Cette actualité n’arrive peut-être pas au meilleur moment. Les hasards du calendrier placent l’inauguration du centre pour migrants Porte de la Chapelle la même semaine que celle de l’élection de Donald Trump et les cérémonies du 11 novembre.
Cet article n’a pas pour vocation de porter un jugement sur la nécessité d’accueillir les migrants venant de zones en guerre, ni sur les conditions de cet accueil. L’Etat et les collectivités locales ont manifestement un rôle essentiel afin de venir en aide à des populations sinistrées et leur donner, au moins pendant un certain temps, les chances de reconstruire une vie dans la dignité.
Il s’intéresse toutefois au lieu et au moment choisis pour ce site.

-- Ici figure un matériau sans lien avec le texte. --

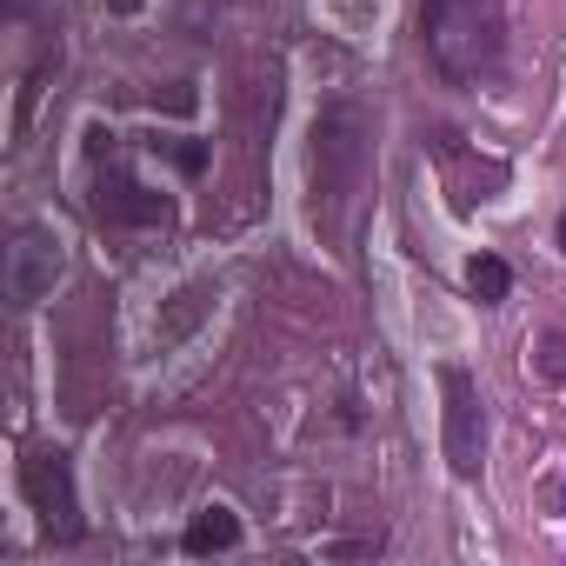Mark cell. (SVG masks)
<instances>
[{"label": "cell", "mask_w": 566, "mask_h": 566, "mask_svg": "<svg viewBox=\"0 0 566 566\" xmlns=\"http://www.w3.org/2000/svg\"><path fill=\"white\" fill-rule=\"evenodd\" d=\"M420 41L447 81H480L500 61V8L493 0H427Z\"/></svg>", "instance_id": "6da1fadb"}, {"label": "cell", "mask_w": 566, "mask_h": 566, "mask_svg": "<svg viewBox=\"0 0 566 566\" xmlns=\"http://www.w3.org/2000/svg\"><path fill=\"white\" fill-rule=\"evenodd\" d=\"M360 160H367V120L354 107H327L314 120V207H340L360 180Z\"/></svg>", "instance_id": "7a4b0ae2"}, {"label": "cell", "mask_w": 566, "mask_h": 566, "mask_svg": "<svg viewBox=\"0 0 566 566\" xmlns=\"http://www.w3.org/2000/svg\"><path fill=\"white\" fill-rule=\"evenodd\" d=\"M440 447H447V467L460 480L480 473V453H486V413H480V387L467 367H440Z\"/></svg>", "instance_id": "3957f363"}, {"label": "cell", "mask_w": 566, "mask_h": 566, "mask_svg": "<svg viewBox=\"0 0 566 566\" xmlns=\"http://www.w3.org/2000/svg\"><path fill=\"white\" fill-rule=\"evenodd\" d=\"M21 493H28V506L41 513V526H48L54 539H74V533H81V500H74V467H67V453H54V447L21 453Z\"/></svg>", "instance_id": "277c9868"}, {"label": "cell", "mask_w": 566, "mask_h": 566, "mask_svg": "<svg viewBox=\"0 0 566 566\" xmlns=\"http://www.w3.org/2000/svg\"><path fill=\"white\" fill-rule=\"evenodd\" d=\"M94 207H101V220H114V227H154V220H167V200L147 193V187L127 180V174H101Z\"/></svg>", "instance_id": "5b68a950"}, {"label": "cell", "mask_w": 566, "mask_h": 566, "mask_svg": "<svg viewBox=\"0 0 566 566\" xmlns=\"http://www.w3.org/2000/svg\"><path fill=\"white\" fill-rule=\"evenodd\" d=\"M233 539H240V520H233L227 506H207V513L187 520V539H180V546H187L193 559H207V553H227Z\"/></svg>", "instance_id": "8992f818"}, {"label": "cell", "mask_w": 566, "mask_h": 566, "mask_svg": "<svg viewBox=\"0 0 566 566\" xmlns=\"http://www.w3.org/2000/svg\"><path fill=\"white\" fill-rule=\"evenodd\" d=\"M467 287H473V301H480V307H493V301H506V287H513V273H506V260L480 253V260L467 266Z\"/></svg>", "instance_id": "52a82bcc"}, {"label": "cell", "mask_w": 566, "mask_h": 566, "mask_svg": "<svg viewBox=\"0 0 566 566\" xmlns=\"http://www.w3.org/2000/svg\"><path fill=\"white\" fill-rule=\"evenodd\" d=\"M539 374H546V380H559V387H566V327H559V334H546V340H539Z\"/></svg>", "instance_id": "ba28073f"}, {"label": "cell", "mask_w": 566, "mask_h": 566, "mask_svg": "<svg viewBox=\"0 0 566 566\" xmlns=\"http://www.w3.org/2000/svg\"><path fill=\"white\" fill-rule=\"evenodd\" d=\"M174 160H180L187 174H200V167H207V154H200V147H174Z\"/></svg>", "instance_id": "9c48e42d"}, {"label": "cell", "mask_w": 566, "mask_h": 566, "mask_svg": "<svg viewBox=\"0 0 566 566\" xmlns=\"http://www.w3.org/2000/svg\"><path fill=\"white\" fill-rule=\"evenodd\" d=\"M140 8V0H107V14H134Z\"/></svg>", "instance_id": "30bf717a"}, {"label": "cell", "mask_w": 566, "mask_h": 566, "mask_svg": "<svg viewBox=\"0 0 566 566\" xmlns=\"http://www.w3.org/2000/svg\"><path fill=\"white\" fill-rule=\"evenodd\" d=\"M559 253H566V213H559Z\"/></svg>", "instance_id": "8fae6325"}]
</instances>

Le site de la Porte de la Chapelle a constitué, tout au long du 20ème siècle, un des principaux centres de transit de marchandises de Paris, bénéficiant d’un embranchement ferroviaire. Il accueillait jusqu’à la fin des années 1990 un des grands messagers français, le groupe Edouard Dubois & Fils.
Rappelons que ce site n’a rien à voir avec un autre site en cours de développement, celui de Chapelle International, site sur lequel Sogaris construit un hôtel logistique permettant d’allier commerces (magasin Metro), logistique urbaine et bureaux.
Localisé entre le boulevard Ney et le périphérique, proche de l’accès à l’autoroute A1, cet espace avait été choisi à l’époque du fait de sa localisation au nord de Paris, mais aussi de son embranchement ferroviaire.
Encore un hasard… L’adresse du site, boulevard Ney, n’est pas sans nous rappeler l’histoire de ce maréchal de France, Michel Ney, un des principaux acteurs de la bataille de Waterloo, exécuté… il y a 200 ans. Il a par la suite été réhabilité et son nom est gravé sous l’arc de triomphe.
Revenons au site de la Porte de la Chapelle. Les Transports E. Dubois & fils y recevaient quotidiennement un train entier de messagerie, en provenance des différentes villes de France et à destination de Paris. La SNCF, lors de l’arrêt du wagon isolé, a souhaité mettre fin à cette activité, qui apportait toute satisfaction, sur le plan économique et environnemental.
Fondée en 1905 à Roubaix, cette entreprise de transport et de logistique employait à ses heures de gloire plus de 3000 personnes et le site de Paris Porte de la Chapelle en était une de ses principales agences, tant transport que tertiaire. Vendu à ABX, à l’exception d’une filiale, la Société des Entrepôts et Distribution (SED), le groupe a continué à exploiter le site de la Chapelle jusqu’au tout début des années 2000.
Il constitue aujourd’hui une des principales emprises à potentiel de logistique urbaine sur le territoire de la ville de Paris, même si d’autres projets sont prévus sur ce même site.
Préserver les emprises dédiées à la livraison des marchandises est devenu une nécessité. Ce sont en effet ces emprises qui permettront de développer des activités de logistique urbaine permettant de réduire les impacts négatifs du transport, les embouteillages, mais aussi la pollution de l’air.
A l’instar des transports Dubois, les activités de messagerie et express se sont écartées de Paris, au rythme moyen de 300 mètres par an, générant plus de véhicules et plus de kilomètres, donc plus de nuisances pour effectuer la même activité. Le développement du transport de colis, notamment du fait de l’e-commerce, mais aussi la nécessité de livrer Paris de façon plus propre nécessite de faire évoluer notre vision concernant l’utilisation des réserves foncières potentielles sur le territoire de la ville.
Même si les orientations sur le site de La Chapelle sont prises et constituent des enjeux probablement justifiés, réserver une partie de ce grand site aux activités qui ont fait son histoire peut permettre d’aider à livrer plus propre la capitale, mais aussi créer des emplois dans des secteurs particulièrement porteurs.
La Ville de Paris a certainement conscience de cette nécessité. Elle vient de réaliser un appel à projets sur 5 petits sites de la capitale (Porte de Champerret, Les Halles, Porte de la Villette et Porte de Pantin). Le site de La Chapelle et le secteur nord de Paris, notamment avec les entrepôts Ney, constitue un enjeu autrement plus considérable, à la fois du fait des espaces, mais aussi de leur localisation privilégiée.